Russia has upgraded its military base in the Central Asian country of Tajikistan in view of the Taliban's seizure of power in Afghanistan.

Russia has upgraded its military base in the Central Asian country of Tajikistan in view of the Taliban’s seizure of power in Afghanistan.

The Russian army announced on Tuesday that several “Kornet” anti-tank systems had been brought into the ex-Soviet republic bordering Afghanistan. The system is designed to shoot enemy armoured vehicles and aerial targets.

Russia, which has its largest foreign military base in Tajikistan, has been eyeing the Taliban’s activities in Afghanistan with concern due to fears that Islamist fighters could invade former Soviet territory. Moscow has long been negotiating with the Taliban.

About a month ago, Russian Defence Minister Sergei Shoigu announced the expansion of the Central Asian facilities. Russia recently took part in several military exercises with Tajikistan and other Central Asian countries.

Not far from the Afghan border, several thousand soldiers have been trained to ward off terrorists.

Later on Tuesday, Russian President Vladimir Putin accused the West of leaving chaos in Afghanistan as it withdraws from the country, and of creating a major terror threat for other countries.

“There is a danger that terrorists and various groups that have found refuge in Afghanistan will use the chaos left behind by our Western partners,” Putin said, adding that terrorists could cause the situation to escalate in neighbouring countries too.

“This is a direct threat to our allies and to our country,” Putin said, referring to countries neighbouring Afghanistan, such as Tajikistan and Uzbekistan.
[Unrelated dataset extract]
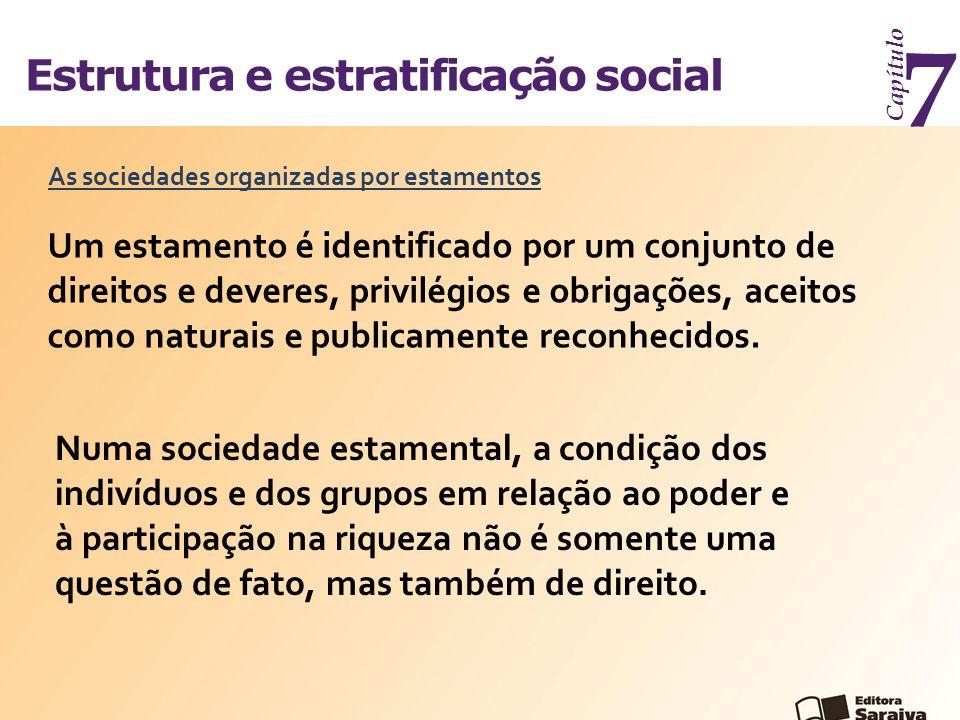7 Estrutura e estratificação social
He said drug smuggling and illegal migration might increase there, during comments at an event organized by the United Russia party ahead of the country’s September 19 elections.
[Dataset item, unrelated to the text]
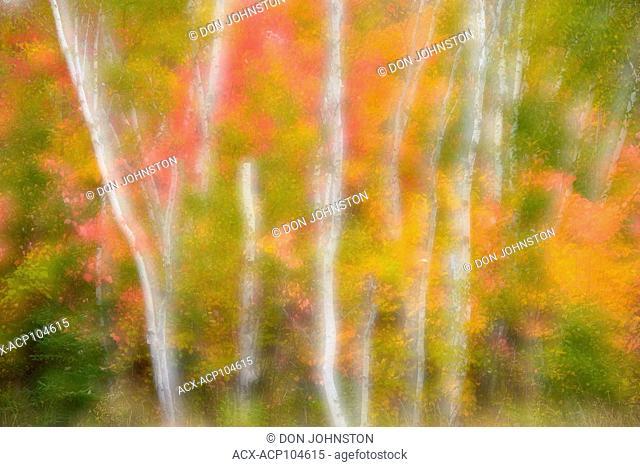 Birch woodland with autumn maple trees, Greater Sudbury, Ontario, Canada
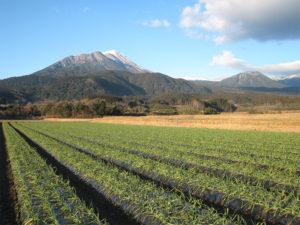 black garlic field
“These are all threats to us. They are absolutely real.”

Putin has repeatedly warned that terrorists from Afghanistan could seek refuge abroad, while claiming asylum.

He has also pledged to prevent Russia from being drawn into the conflict again.

“The Soviet Union has had its experience of staying in this country. We have drawn the necessary conclusions from it.”

Russia invaded Afghanistan in 1979, and thousands of Soviet soldiers died during the occupation that lasted until 1989.

Shoigu criticized the fact that the Taliban now has control of a “large number of weapons” belonging to NATO troops following the Islamists’ takeover.

He likewise expressed concern about drug smuggling, saying 93 per cent of the world’s heroin was Afghan.

Russia had hoped that the US and its allies would get a grip on the problem, but said plantations had increased a hundredfold.